A study published by Cell Press says, a signaling molecule called interleukin-6 plays a critical role in the fat burning process. The study involved a 12-week intervention consisting of bicycle exercise decreased visceral abdominal fat in obese adults. Surprisingly, however, this positive effect was nonexistent among participants who were treated with tocilizumab, a drug that blocks interleukin-6 signaling.
“The take home for the general audience is ‘do exercise,'” says author Anne-Sophie Wedell-Neergaard of the University of Copenhagen. “We all know that exercise promotes better health, and now we also know that regular exercise training reduces abdominal fat mass and thereby potentially also the risk of developing cardio-metabolic diseases.”

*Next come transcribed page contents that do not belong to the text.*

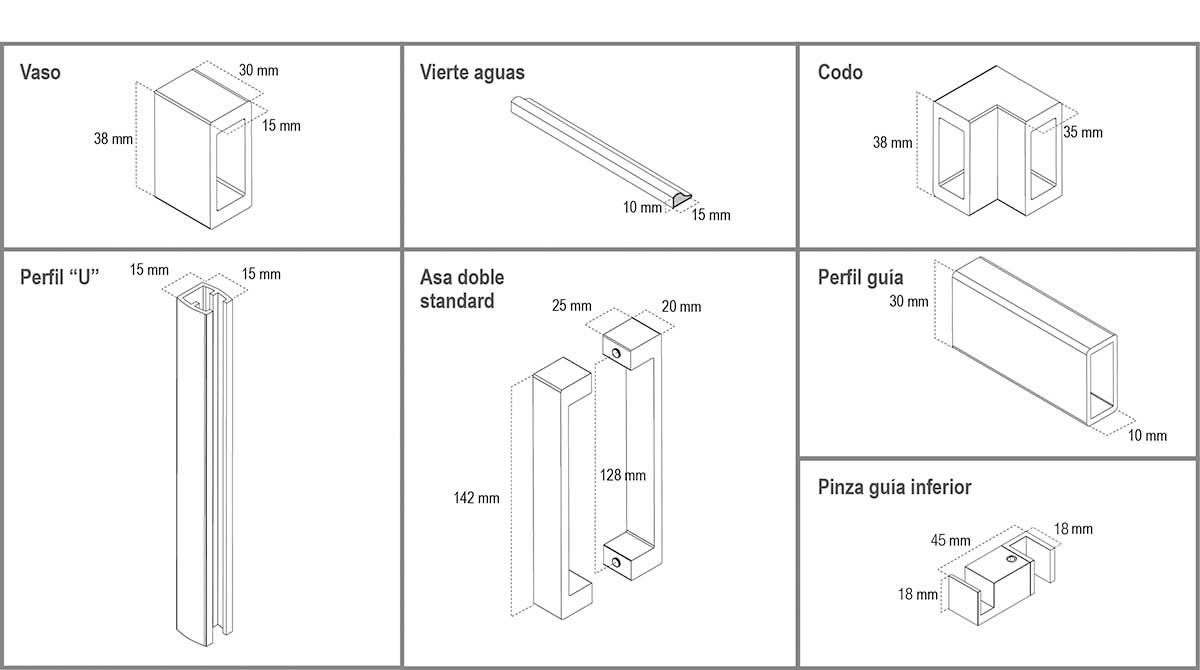 Vaso
30 mm
15 mm
38 mm

Vierte aguas
10 mm
15 mm

Codo
38 mm
35 mm

Perfil “U”
15 mm
15 mm

Asa doble standard
25 mm
20 mm
142 mm
128 mm

Perfil guía
30 mm
10 mm

Pinza guía inferior
45 mm
18 mm
18 mm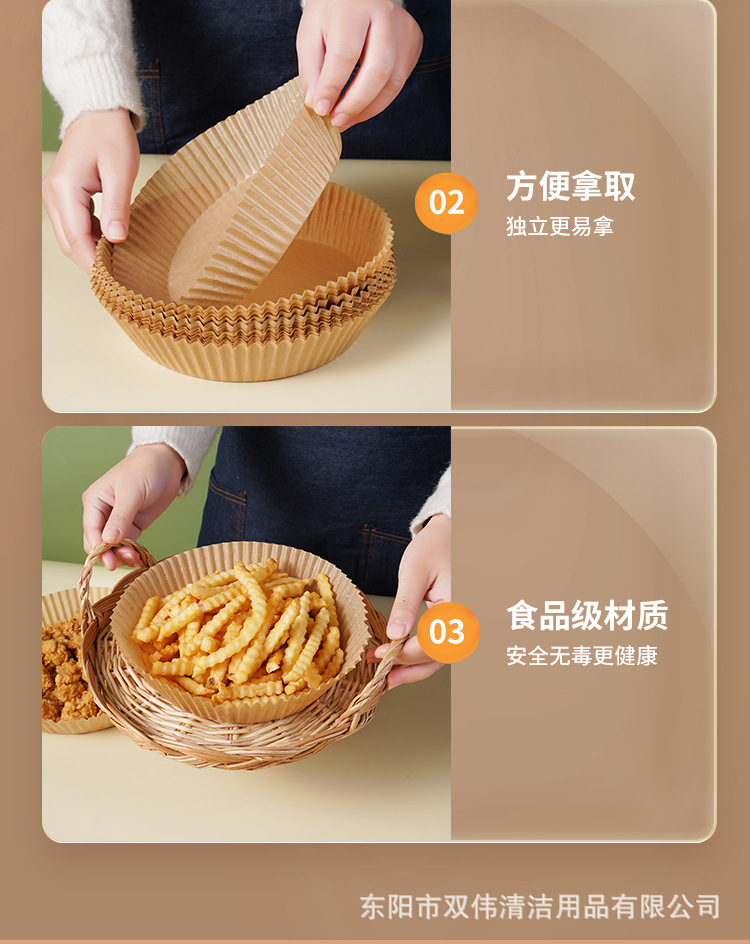 02
方便拿取
独立更易拿

03
食品级材质
安全无毒更健康

东阳市双伟清洁用品有限公司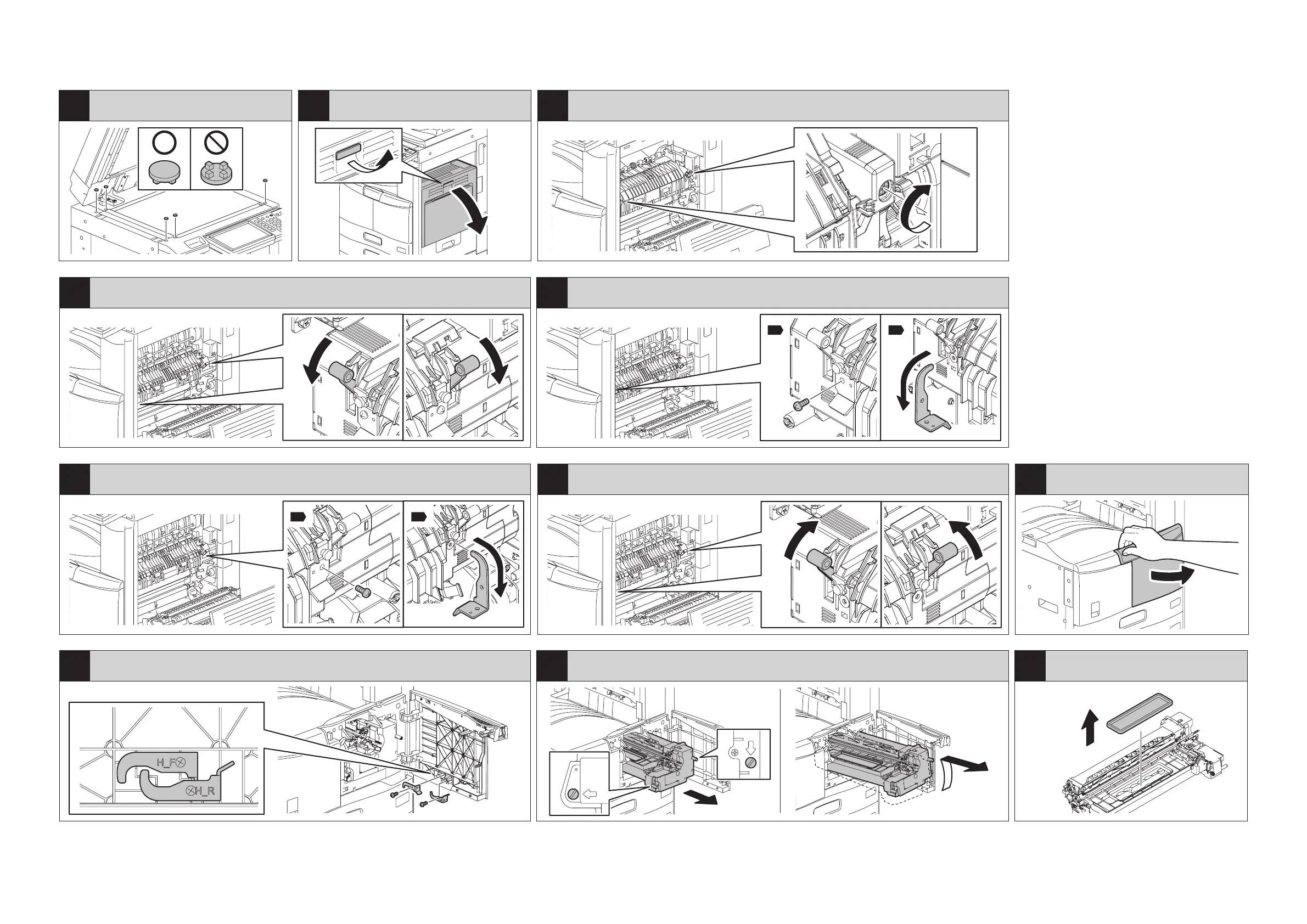 H_F
H_R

The fat studied by Ms Wedell-Neergaard and her team was visceral fat – which builds up around the internal organs and can trigger disease. People taking the interleukin-6 blocking drug ended up with higher cholesterol, suggesting the protein could also be used for people with high cholesterol levels. But the researchers said their discovery was no excuse for people to sit around waiting for a miracle jab, and urged people to be active.
We all know that exercise promotes better health, and now we also know that regular exercise training reduces abdominal fat mass and thereby potentially also the risk of developing cardio-metabolic diseases
The scientists suspected interleukin-6 was involved in losing fat because it regulates energy metabolism. It also stimulates the breakdown of fats in healthy people, and is released from skeletal muscle during exercise. But unhealthy people – such as those with severe obesity, type 2 diabetes and heart disease – also have naturally higher levels of interleukin-6.
The authors note that the study was exploratory and not intended to evaluate a given treatment in a clinical setting. To complicate matters, interleukin-6 can have seemingly opposite effects on inflammation, depending on the context. For example, chronic low-grade elevations of interleukin-6 are seen in patients with severe obesity, type 2 diabetes, and cardiovascular disease. “The signaling pathways in immune cells versus muscle cells differ substantially, resulting in pro-inflammatory and anti-inflammatory actions, so interleukin-6 may act differently in healthy and diseased people,” Wedell-Neergaard explains.
“It is important to stress that when you start exercising, you may increase body weight due to increased muscle mass. So, in addition to measuring your overall body weight, it would be useful, and maybe more important, to measure waist circumference to keep track of the loss of visceral fat mass and to stay motivated.”